Quando viaggiare non è un’opzione praticabile per i motivi che tutti sappiamo ed è giusto fermarsi e stare in casa finché l’onda non sarà passata. E dalla poltrona del salotto, dalla sedia in balcone, dal comodo del proprio divano si può comunque continuare a muoversi con la mente mettendo in pratica quello che i britannici chiamano “armchair travel”, ovvero la lettura di libri di viaggio. Reportage che permettono una innocente evasione in compagnia di chi è partito per saziare la sua curiosità o lo spirito d’avventura ed è tornato per raccontarlo. Racconti di prima mano di mondi lontani e diversi, esperienze ricche di passione, empatia e divertimento spesso in zone periferiche che magari mai visiterete, ma che stuzzicano fantasia e voglia di scoprire. E poi, chi lo sa, non è detto che a emergenza finita, non si decida di partire con un libro sotto braccio per visitare i luoghi di cui si è letto in questi giorni…
Ecco la ventunesima tappa.
 Ci sono posti quando si viaggia che si sfiorano senza fermarsi. Nel tragitto tra una città e un’altra se va bene sono nomi sui cartelli di un’autostrada, uscite che non si imboccano, strade che non si percorrono. A meno di non fare come a inizio anni Ottanta fece lo scrittore americano William Least Heat-Moon nel suo libro Strade Blu (Einaudi, pag. 518; 15€), un viaggio alla ricerca della frontiera americana. Frontiera che non è più il selvaggio West di certi film, ma qualcosa che si trova ovunque, basta uscire dalle strade più battute.
La storia personale di William Least Heat-Moon è interessante quanto il suo libro. Quello che tradotto suona William il minore Luna-del-caldo è il nome indiano del signor Trogdon che a metà anni Settanta era un professore di lettere all’università di Columbia in Missouri. Quando il college ridusse il personale docente, Trogdon fu licenziato dall’università, come se non bastasse la moglie chiese il divorzio. Solo, senza lavoro e in cerca di una nuova identità rispolverò un suo ottavo di sangue indiano e decise di cambiare nome. Chiamatemi Least Heat-Moon, disse il professor Trogdon. E come Ismaele in Moby Dick prese il largo per le strade d’America. Altri avrebbero preso una sbronza e sarebbero andati in un bordello.
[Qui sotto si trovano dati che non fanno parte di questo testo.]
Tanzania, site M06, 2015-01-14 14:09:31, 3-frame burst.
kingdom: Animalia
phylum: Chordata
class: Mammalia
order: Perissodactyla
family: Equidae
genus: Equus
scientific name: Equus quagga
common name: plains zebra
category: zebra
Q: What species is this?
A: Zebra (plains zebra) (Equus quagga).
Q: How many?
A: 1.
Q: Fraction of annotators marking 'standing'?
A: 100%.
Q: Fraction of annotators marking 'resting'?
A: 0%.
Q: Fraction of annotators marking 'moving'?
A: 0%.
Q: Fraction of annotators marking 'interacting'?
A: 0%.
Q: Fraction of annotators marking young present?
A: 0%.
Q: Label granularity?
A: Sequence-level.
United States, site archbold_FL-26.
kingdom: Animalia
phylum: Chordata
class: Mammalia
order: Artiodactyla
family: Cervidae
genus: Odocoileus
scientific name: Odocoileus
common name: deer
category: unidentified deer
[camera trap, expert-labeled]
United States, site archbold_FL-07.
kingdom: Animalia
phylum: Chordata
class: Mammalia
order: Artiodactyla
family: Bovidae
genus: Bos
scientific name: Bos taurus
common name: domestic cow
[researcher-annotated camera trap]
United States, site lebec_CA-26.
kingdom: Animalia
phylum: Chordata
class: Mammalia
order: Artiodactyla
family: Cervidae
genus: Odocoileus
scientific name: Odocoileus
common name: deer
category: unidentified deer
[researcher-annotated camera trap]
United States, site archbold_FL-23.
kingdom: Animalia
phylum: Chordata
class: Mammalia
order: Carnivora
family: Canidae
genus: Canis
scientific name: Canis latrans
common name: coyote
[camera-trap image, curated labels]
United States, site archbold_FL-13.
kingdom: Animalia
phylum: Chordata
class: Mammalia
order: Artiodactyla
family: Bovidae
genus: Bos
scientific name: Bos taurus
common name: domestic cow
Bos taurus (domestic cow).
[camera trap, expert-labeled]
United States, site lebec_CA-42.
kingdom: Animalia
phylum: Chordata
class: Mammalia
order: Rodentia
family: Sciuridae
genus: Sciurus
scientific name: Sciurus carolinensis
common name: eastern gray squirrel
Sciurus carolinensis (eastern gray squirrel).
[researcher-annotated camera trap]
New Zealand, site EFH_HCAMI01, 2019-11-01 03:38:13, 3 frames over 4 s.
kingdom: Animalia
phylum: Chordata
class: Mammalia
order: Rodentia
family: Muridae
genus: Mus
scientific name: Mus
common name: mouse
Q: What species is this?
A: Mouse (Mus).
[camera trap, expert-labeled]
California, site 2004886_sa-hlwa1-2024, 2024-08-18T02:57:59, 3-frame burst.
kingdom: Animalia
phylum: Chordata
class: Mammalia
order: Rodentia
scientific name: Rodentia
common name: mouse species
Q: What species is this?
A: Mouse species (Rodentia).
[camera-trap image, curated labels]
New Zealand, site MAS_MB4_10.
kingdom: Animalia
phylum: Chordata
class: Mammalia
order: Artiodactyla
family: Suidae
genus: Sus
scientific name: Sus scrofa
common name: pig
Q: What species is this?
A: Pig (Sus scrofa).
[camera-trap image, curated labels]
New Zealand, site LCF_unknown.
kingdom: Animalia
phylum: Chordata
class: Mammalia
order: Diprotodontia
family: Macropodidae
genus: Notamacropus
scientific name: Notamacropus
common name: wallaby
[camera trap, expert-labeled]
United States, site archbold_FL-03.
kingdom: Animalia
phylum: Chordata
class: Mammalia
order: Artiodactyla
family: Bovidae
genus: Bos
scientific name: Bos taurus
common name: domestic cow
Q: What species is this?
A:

Però anche nella sua scelta di mettersi in viaggio Least Heat-Moon non fece come tanti altri. Non salì su di un qualsiasi veicolo a quattro sulla costa Est e si mise in viaggio, armato di taccuino e penna, fino alla costa del Pacifico. Non percorse la Route66 di Jack Kerouac, né la 40, la Main street of America. No, Least Heat-Moon preferì le vie secondarie, le stradine rurali della provincia americana. Le strade che una volta erano segnate in blu. Strade dal fascino intenso, aperte, invitanti, enigmatiche, uno spazio sterminato dove ci si può perdere, o dove ci si può ritrovare chilometro dopo chilometro a digerire le storie periferiche d’America. Viaggi in cittadine che si chiamano Subtle e Mouthcard; Dull, Weakly, e Only, in Tennessee; Dime Box, Texas, Scratch Ankle, Alabama, Gnawbone, Indiana. Quei posti da niente che non si trovano in nessuna cronaca giornalistica e in un nessuna serie Tv, quella provincia che il cliché dice essere “profonda”. E forse non sarà profonda, ma certo non è stata molto raccontata.
Ne è uscito un viaggio di ventimila chilometri da Columbia, Missouri a Columbia, Missouri in un itinerario circolare raccontato in Strade blu - opera prima di William Least Heat-Moon che negli Stati Uniti quando uscì, nel 1983, vendette un milione e duecentomila copie. Il fatto che sia un libro così bello è dovuto a tante cose. Di certo è interessante perché racconta di angoli meno visti, storie poco ascoltate, Americhe meno cinematografiche. Ma forse lo è perché nel mettersi in moto con il suo van della Ford del 1975 ribattezzato Gosth Dancing l'autore lo ha fatto nella convinzione che semplicemente “occupandosi del mondo che lo circonda” sarebbe stato meglio. Mettendo in pratica quella che Walt Whitman chiamò "la profonda lezione della ricettività", convinto che “una strada pubblica potesse aiutarlo a esprimersi meglio di quanto non potesse farlo lui stesso».
Strade blu alla fine è un libro talmente ricco da risultare enciclopedico, forse scoraggiante per la mole, ma che si può benissimo leggere tutto d’un fiato prima di partire per un on the road statunitense o piluccare di tanto in tanto. Un libro in cui Least Heat-Moon tiene fede a un vecchio detto navajo: «Tutto quello che hai visto, ricordalo, perché tutto quello che dimentichi ritorna a volare nel vento».